Private Education and Partially State-funded Education, will require a tuition fee which a student will not always be able to afford. A student loan has to be taken then or family should pay for the studies.
Money can be a strong incentive for extrinsic motivation which will most likely influence the study choice of the student. This might lead to a ‘commercialization of education’. Not the study that fits the intrinsic motivation will then be the choice but the study with the highest revenue.
To avoid commercialization of education and allow students to choose a study they have the highest motivation for, a solution can be found in fully state-funded education. The reasoning behind that is quite simple.
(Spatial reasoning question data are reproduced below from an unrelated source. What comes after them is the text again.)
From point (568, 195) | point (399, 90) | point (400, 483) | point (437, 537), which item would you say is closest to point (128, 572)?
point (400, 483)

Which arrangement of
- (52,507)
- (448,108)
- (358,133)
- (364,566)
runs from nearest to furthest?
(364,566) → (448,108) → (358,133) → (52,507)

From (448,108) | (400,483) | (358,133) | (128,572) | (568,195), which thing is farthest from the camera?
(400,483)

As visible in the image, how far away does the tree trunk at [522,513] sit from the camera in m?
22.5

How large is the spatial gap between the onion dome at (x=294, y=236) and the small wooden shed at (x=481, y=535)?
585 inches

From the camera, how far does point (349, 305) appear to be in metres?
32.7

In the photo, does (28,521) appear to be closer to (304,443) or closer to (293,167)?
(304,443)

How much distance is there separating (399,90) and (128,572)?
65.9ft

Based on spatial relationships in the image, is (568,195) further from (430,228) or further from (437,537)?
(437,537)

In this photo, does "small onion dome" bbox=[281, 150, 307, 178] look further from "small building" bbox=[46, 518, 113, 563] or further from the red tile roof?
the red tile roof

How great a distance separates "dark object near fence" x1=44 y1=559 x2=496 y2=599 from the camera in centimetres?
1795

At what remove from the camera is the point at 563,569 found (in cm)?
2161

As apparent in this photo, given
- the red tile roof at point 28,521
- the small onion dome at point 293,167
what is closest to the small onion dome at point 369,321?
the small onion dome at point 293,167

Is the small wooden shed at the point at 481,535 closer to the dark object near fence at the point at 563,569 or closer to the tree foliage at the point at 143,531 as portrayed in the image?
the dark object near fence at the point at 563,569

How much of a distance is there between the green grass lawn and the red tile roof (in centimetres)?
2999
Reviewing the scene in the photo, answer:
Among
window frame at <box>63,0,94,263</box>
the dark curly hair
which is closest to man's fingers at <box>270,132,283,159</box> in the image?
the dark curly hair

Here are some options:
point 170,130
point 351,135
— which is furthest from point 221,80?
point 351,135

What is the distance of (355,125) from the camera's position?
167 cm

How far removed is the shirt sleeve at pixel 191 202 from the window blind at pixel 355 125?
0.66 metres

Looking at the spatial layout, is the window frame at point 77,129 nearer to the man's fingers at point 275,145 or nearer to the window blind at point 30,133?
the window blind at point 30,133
Three systems, one fundament
What the three funding systems have in common, is that all money to cover the costs of the educational system comes from the citizens.
Whether they pay it through tax or in the form of a tuition fee does not really matter, the money comes from the same pockets.
By choosing for State-funded education, the cost-efficiency of education will always be taken into consideration since the educational system is not the only expense of the state.
It prevents education from becoming unaffordable, where only high student loans or savings could compensate the costs.
Additionally, wealthier people contribute more to the educational system since they pay more tax. This reduces inequality in a society and allows all people to study and become successful.
Moreover, all tax-paying citizens contribute to the educational system instead of only those who are using it. The costs of the educational system are thereby carried by ‘more shoulders’ and the costs are spread out.
Not only is this beneficial for funding the educational system, it also encourages people to use it since they pay for it anyway. This positive impulse encourages people to keep studying and professionalize themselves.
The benefits of more freedom in high school
We can come to the conclusion, that freedom in high school goes much further than the subjects we follow in the classroom.
By getting a stronger saying in our personal curriculum, we learn to take control over our lives. It is important for students to get the feeling they are in charge over their own lives, because in the end, they will have to find a way to make a living.
Therefore, a system should be introduced that allows them that freedom. That provides an optimal flexibility and accessibility to shape the personal curriculum in line with the intrinsic motivation.
But is does not stop there. The educational freedom should be free of charge to keep it open and accessible, to anyone at anytime in their life.
Deci, E., & Ryan, R. M. (1985). Intrinsic Motivation and Self-Determination in Human Behavior. p.127. New York, USA: Springer US
LeCompte, M. D., & Dworkin, A. G. (1991). Giving Up on School: Student Dropouts and Teacher Burnouts. Newbury Park, USA: Corwin Press.